Your assignment: In the data below, find the line with "Chart; Passengers" and the line with "Study investigates dual", then restate both and every line between them exactly, minus the pictures.

(Task input)

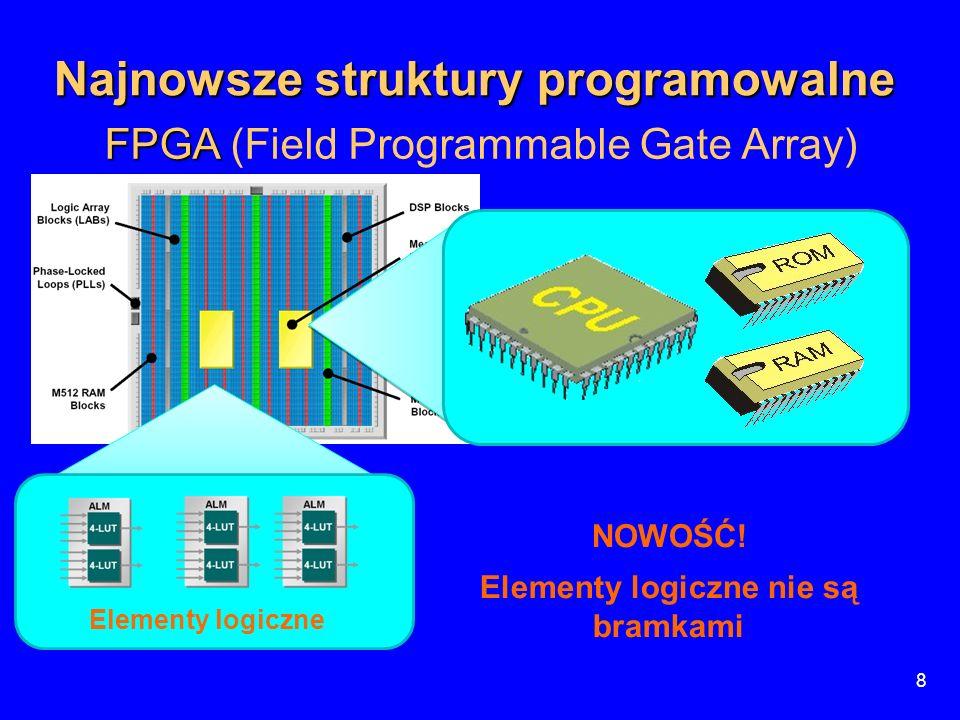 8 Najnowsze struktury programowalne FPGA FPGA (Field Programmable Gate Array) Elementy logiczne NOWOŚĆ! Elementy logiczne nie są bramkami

(End Task input)
(Task input)

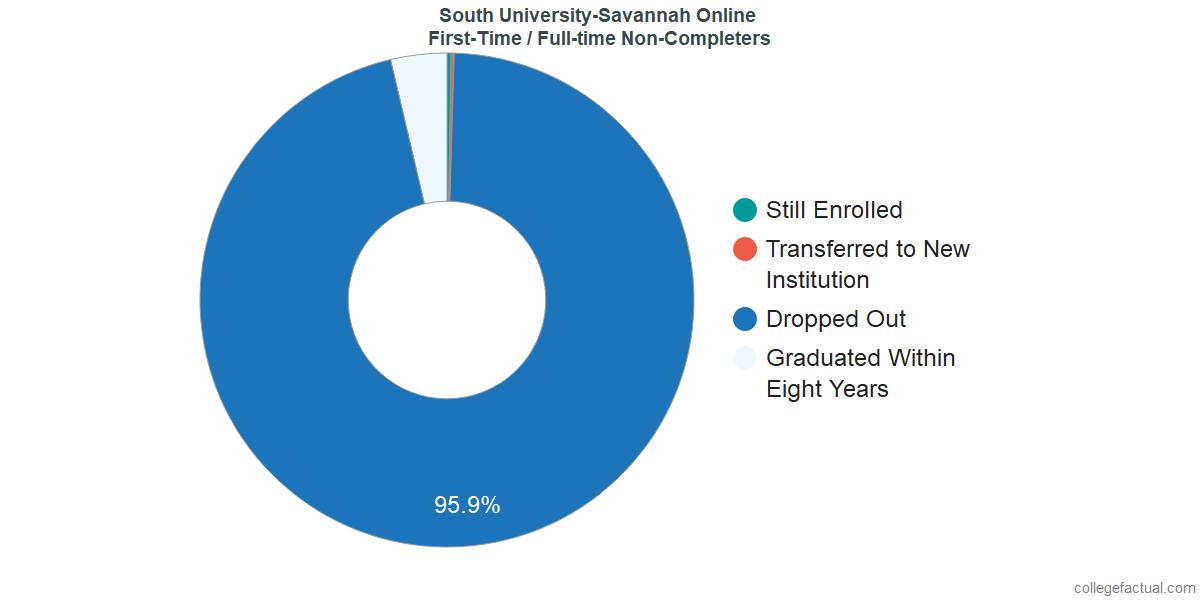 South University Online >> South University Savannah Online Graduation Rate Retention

(End Task input)
(Task input)

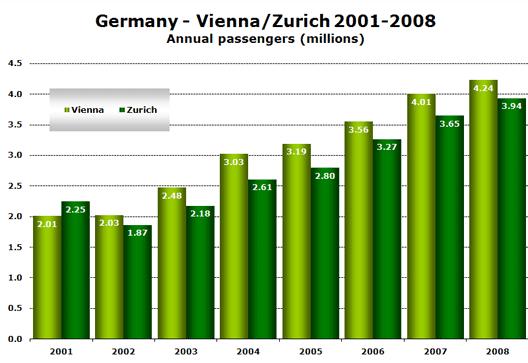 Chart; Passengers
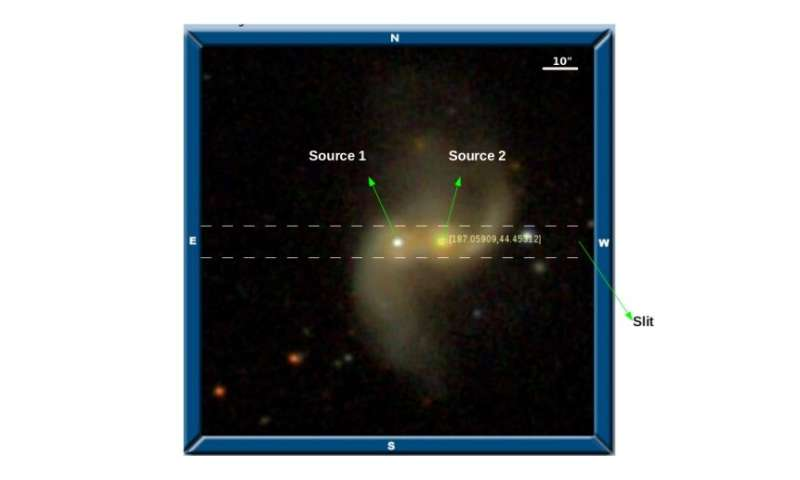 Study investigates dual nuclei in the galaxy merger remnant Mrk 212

(End Task input)

Exercise response:
 Chart; Passengers
 Study investigates dual nuclei in the galaxy merger remnant Mrk 212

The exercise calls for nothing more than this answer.